Results: Clinic-measured BP was reduced by 16.1/9.9 mm Hg (DASH plus weight management); 11.2/7.5 mm (DASH alone); and 3.4/3.8 mm (usual diet controls) (P < .001). A similar pattern was observed for ambulatory BP (P < .05). Greater improvement was noted for DASH plus weight management compared with DASH alone for pulse wave velocity, baroreflex sensitivity, and left ventricular mass (all P < .05).

Conclusion: For overweight or obese persons with above-normal BP, the addition of exercise and weight loss to the DASH diet resulted in even larger BP reductions, greater improvements in vascular and autonomic function, and reduced left ventricular mass.

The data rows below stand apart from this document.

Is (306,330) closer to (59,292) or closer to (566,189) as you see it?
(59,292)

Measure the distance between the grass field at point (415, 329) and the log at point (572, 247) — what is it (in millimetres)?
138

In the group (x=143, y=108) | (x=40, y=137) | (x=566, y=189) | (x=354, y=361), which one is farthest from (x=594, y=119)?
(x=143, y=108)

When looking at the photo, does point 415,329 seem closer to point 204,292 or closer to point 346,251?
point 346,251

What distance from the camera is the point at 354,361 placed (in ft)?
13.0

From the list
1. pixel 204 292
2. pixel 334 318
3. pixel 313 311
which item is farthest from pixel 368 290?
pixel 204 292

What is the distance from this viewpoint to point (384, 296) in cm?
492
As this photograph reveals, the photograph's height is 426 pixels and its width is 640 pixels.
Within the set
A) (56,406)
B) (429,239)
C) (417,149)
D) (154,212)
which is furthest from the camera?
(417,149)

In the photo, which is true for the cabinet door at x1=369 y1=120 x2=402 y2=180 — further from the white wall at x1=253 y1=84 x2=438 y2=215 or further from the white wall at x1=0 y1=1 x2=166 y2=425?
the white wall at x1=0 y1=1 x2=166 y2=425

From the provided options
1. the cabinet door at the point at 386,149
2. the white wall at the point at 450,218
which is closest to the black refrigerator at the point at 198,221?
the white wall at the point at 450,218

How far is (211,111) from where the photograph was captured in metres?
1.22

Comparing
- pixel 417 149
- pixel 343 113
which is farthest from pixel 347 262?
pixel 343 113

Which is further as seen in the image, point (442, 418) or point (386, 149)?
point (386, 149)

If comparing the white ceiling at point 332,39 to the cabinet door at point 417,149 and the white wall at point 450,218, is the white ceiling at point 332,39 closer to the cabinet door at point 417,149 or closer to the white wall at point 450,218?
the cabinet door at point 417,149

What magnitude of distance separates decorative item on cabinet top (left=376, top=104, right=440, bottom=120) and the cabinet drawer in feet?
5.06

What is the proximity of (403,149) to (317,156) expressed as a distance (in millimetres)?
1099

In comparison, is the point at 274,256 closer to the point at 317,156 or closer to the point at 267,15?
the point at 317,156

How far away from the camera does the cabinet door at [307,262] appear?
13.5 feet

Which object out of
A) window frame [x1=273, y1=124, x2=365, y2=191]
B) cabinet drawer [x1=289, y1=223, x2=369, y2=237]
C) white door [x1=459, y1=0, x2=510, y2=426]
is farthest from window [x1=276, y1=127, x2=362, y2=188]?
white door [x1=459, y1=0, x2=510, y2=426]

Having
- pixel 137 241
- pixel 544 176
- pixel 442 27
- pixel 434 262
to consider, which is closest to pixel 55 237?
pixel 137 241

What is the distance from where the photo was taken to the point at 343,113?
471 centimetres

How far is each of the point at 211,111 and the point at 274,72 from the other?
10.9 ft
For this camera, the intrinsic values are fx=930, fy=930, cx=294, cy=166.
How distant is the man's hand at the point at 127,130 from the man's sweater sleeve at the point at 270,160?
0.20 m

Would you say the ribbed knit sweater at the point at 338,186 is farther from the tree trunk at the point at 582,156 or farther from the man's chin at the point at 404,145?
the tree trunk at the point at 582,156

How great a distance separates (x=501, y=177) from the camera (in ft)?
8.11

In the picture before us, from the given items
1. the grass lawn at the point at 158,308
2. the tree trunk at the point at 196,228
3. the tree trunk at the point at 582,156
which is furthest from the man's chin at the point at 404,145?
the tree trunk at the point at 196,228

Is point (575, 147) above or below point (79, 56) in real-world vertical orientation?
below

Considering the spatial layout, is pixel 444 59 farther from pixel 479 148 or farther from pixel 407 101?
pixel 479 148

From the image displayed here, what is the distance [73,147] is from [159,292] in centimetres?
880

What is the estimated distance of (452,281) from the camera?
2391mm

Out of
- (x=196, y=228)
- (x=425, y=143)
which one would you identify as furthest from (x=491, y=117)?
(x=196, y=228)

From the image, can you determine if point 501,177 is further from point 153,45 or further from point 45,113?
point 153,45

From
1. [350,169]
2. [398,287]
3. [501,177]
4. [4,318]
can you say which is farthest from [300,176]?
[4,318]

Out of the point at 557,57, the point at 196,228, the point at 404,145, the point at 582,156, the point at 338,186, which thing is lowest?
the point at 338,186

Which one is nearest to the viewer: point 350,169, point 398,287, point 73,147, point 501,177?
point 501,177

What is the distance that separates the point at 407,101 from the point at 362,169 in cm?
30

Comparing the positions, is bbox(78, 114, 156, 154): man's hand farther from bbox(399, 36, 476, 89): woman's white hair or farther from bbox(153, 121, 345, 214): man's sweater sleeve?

Clinical trial registration: clinicaltrials.gov Identifier: NCT00571844.

Figures

Figure 1
Figure 1
Participant flow in the ENCORE (Exercise and Nutrition interventions for CardiOvasculaR hEalth) clinical trial. BMI indicates body mass index (calculated as weight in kilograms divided by height in meters squared); BP, blood pressure; DASH, Dietary Approaches to Stop Hypertension; and ITT, intent-to-treat.
Figure 2
Figure 2
Comparison of posttreatment means and 95% confidence intervals for clinic-measured blood pressure (BP) using an intent-to-treat model, adjusted for age, sex, ethnicity, and pretreatment BP. The contrasts between all active treatment groups and the usual diet control (UC) group were significant for both systolic (A) and diastolic (B) BP (P < .001), as were the contrasts between DASH-WM (Dietary Approaches to Stop Hypertension plus weight management) vs DASH-A (DASH alone) for systolic BP (P = .02) and diastolic BP (P = .048). The right panels display the pairwise differences (mean difference and 95% confidence interval) between the treatment groups calculated from the adjusted posttreatment means.
Figure 3
Figure 3
Comparison of posttreatment means and 95% confidence intervals for 24-hour ambulatory blood pressure (BP) using an intent-to-treat model, adjusted for age, sex, ethnicity, percentage of time in sitting or standing position, and pretreatment BP. The contrast between all active treatment groups and the usual diet control (UC) group was significant for systolic (A) and diastolic (B) BP (P < .001), as were the contrasts between DASH-WM (Dietary Approaches to Stop Hypertension plus weight management) vs DASH-A (DASH alone) for systolic BP (P = .01) and diastolic BP (P = .03). The right panels display the pairwise differences (mean difference and 95% confidence intervals) between the treatment groups calculated from the adjusted posttreatment means.
Figure 4
Figure 4
Comparison of posttreatment mean (95% confidence interval) values for pulse wave velocity (A), flow-mediated dilation (B), baroreflex sensitivity (C), and left ventricular (LV) mass index (D) by treatment group, adjusted for age, sex, ethnicity, and pretreatment level of response variable. Flow-mediated dilation of the brachial artery also was adjusted for pretreatment arterial diameter at rest. Results of contrasts were as follows: for pulse wave velocity (A), all treatments vs usual diet controls (UC), P = .002, and DASH-WM (Dietary Approaches to Stop Hypertension plus weight management) vs DASH-A (DASH alone), P = .045; for flow-mediated dilation (B), all treatments vs UC, P = .06, and DASH-WM vs DASH-A, P = .99; for baroreflex sensitivity (C), all treatments vs UC, P = .38, and DASH-WM vs DASH-A, P = .01; and for left ventricular mass index (D), all treatments vs UC, P = .26, and DASH-WM vs DASH-A, P = .02.